Dry Fruit Milkshake Recipe (Energizing)
This dry fruit milkshake blends a variety of nuts and dried fruits like almonds, pistachios, cashews, raisins, dates, and figs with soy milk, producing a creamy, nutrient-dense drink. The optional saffron adds a subtle aroma and color, while the natural sweetness from dried fruit provides energy and richness. The consistency can be adjusted to preference, and the shake works well as a filling snack or meal replacement.
Ingredients
- ¼ cup almonds
- ¼ cup pistachio unsalted, shelled
- ¼ cup cashews
- ¼ cup raisins
- 7 to 8 dates - chopped
- 3 to 4 figs dried
- 1 pinch saffron - optional
- 2.5 cups soy milk (chilled) or preferred vegan milk or dairy milk
- raw sugar - if needed, optional
- 1 tablespoon almonds or pistachios or cashews, chopped - for garnish
Instructions
Preparation
- Soak figs in hot water for 30 minutes or in water at room temperature for 1 to 2 hours or more until they soften.

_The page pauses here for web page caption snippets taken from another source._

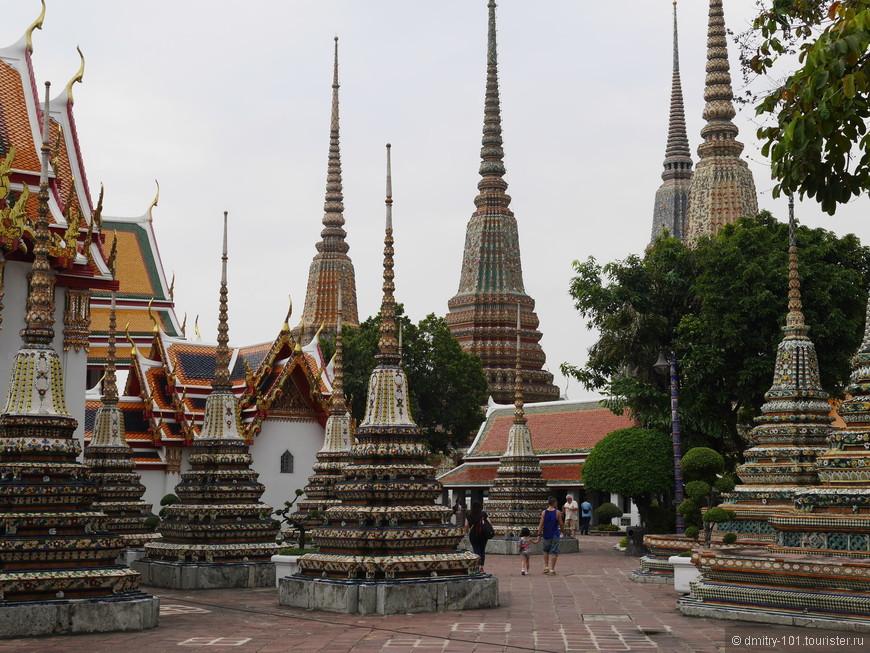 Ват Пхо. Большой и необычный храм.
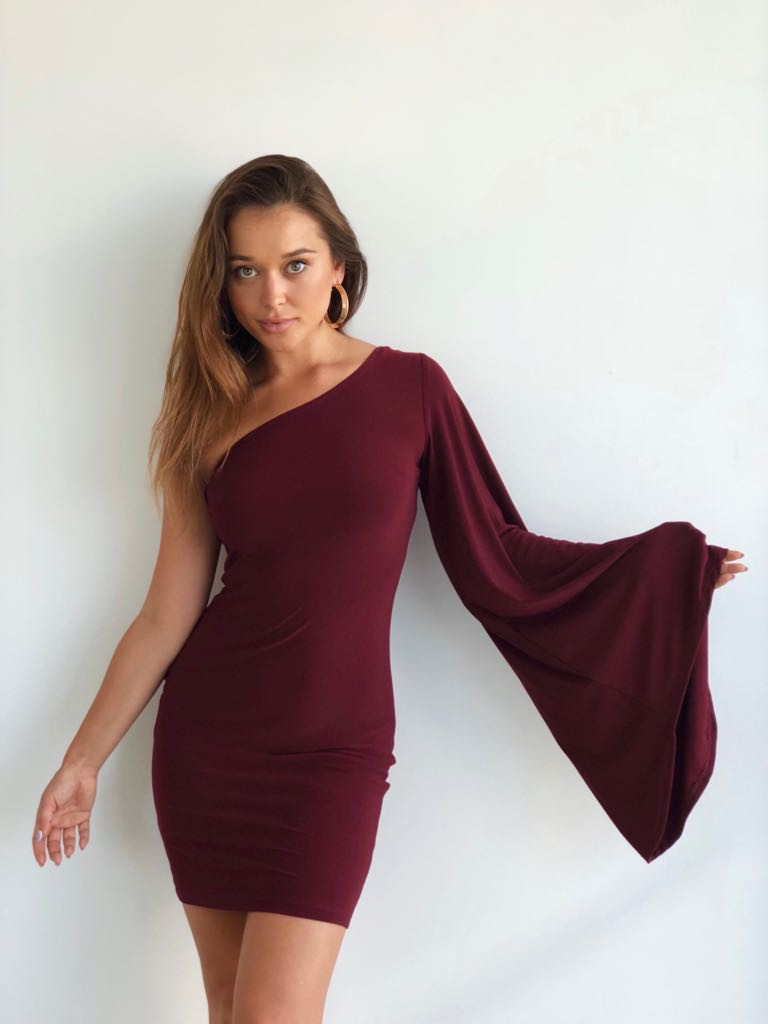 Jessica Dress in Burgundy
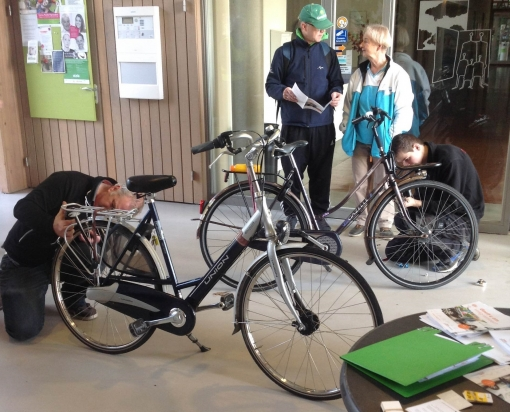 Repair Café: gratis reparatie fietsverlichting in Stadshagen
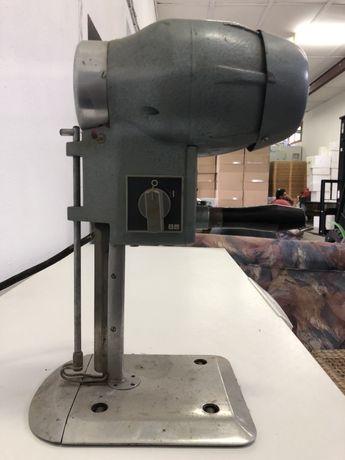 Професионална машина за рязане на плат.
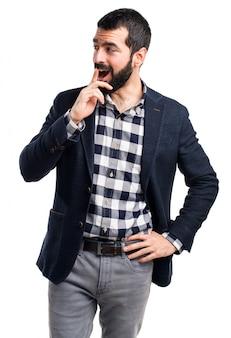 Un homme beau faisant un geste de surprise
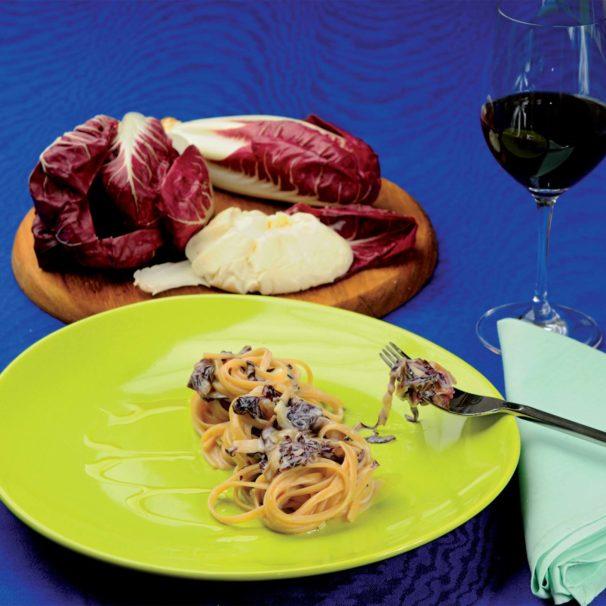 Cucinare Italy - linguine with radicchio and stracchino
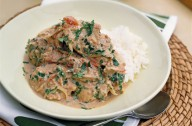 Slow-cooked chicken curry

- If you have dried figs which are soft, then no need to soak them. If the dried figs are chewy and hard, then do soak them.
- You can also soak dates if they are hard or chewy. If they are soft, then no need to soak dates. You can opt to soak the almonds, cashews and the remaining nuts.
- Rinse the remaining nuts, dates and raisins except the saffron in a strainer or bowl. This is an optional step.
- You could also choose to soak these nuts and raisins in hot water for 30 minutes. If you prefer, you can peel the almonds. For small kids, I recommend to peel the almond and the pistachio skins.
- Once the figs have softened, then roughly chop them. Also roughly chop the dates.
Making dry fruits milkshake
- Then add all of nuts, raisins, chopped dates, figs and saffron in a blender.
- Add ½ cup soy milk (or any nut milk or dairy milk). Blend to a semi fine or fine paste. If making for small kids, then make a very fine paste.
- Then add the remaining 2 cups of the soy milk. You can also add raw sugar if you prefer.
- Blend well again. Pour in glasses.
- Garnish with a few dry almond or pistachio slivers and serve dry fruits milkshake immediately.
- Store any leftovers in the refrigerate for a few hours, but try to drink the milkshake the same day.½
Notes
- Add nuts of your choice, ensuring they are fresh and free of bitterness.
- Use pitted high-quality dates for easier preparation and better flavor.
- Soak firmer dried figs in hot water to soften before blending for smoother texture.
- Choose soy milk or any preferred milk base; plant-based milks or dairy work equally well.
- Add warming or cooling spices seasonally to enhance flavor profile.
- Peel almonds and pistachios when serving to young children for better digestibility.
Nutrition Information
Nutrition Facts
Serving: 3 Serving
Amount Per Serving
Calories 396
% Daily Value*
| Calories | 396kcal | 20% |
| Carbohydrates | 43g | 14% |
| Protein | 14g | 28% |
| Fat | 21g | 32% |
| Saturated Fat | 2g | 10% |
| Trans Fat | 1g | 50% |
| Sodium | 103mg | 4% |
| Potassium | 811mg | 17% |
| Fiber | 7g | 28% |
| Sugar | 28g | 56% |
| Vitamin A | 802IU | 16% |
| Vitamin B1 (Thiamine) | 1mg | |
| Vitamin B2 (Riboflavin) | 1mg | |
| Vitamin B3 (Niacin) | 8mg | |
| Vitamin B6 | 1mg | |
| Vitamin B12 | 2µg | 83% |
| Vitamin C | 15mg | 17% |
| Vitamin D | 2µg | 10% |
| Vitamin E | 9mg | |
| Vitamin K | 7µg | |
| Calcium | 356mg | 36% |
| Vitamin B9 (Folate) | 83µg | |
| Iron | 3mg | 17% |
| Magnesium | 100mg | 25% |
| Phosphorus | 215mg | |
| Zinc | 2mg |
* Percent Daily Values are based on a 2,000 calorie diet.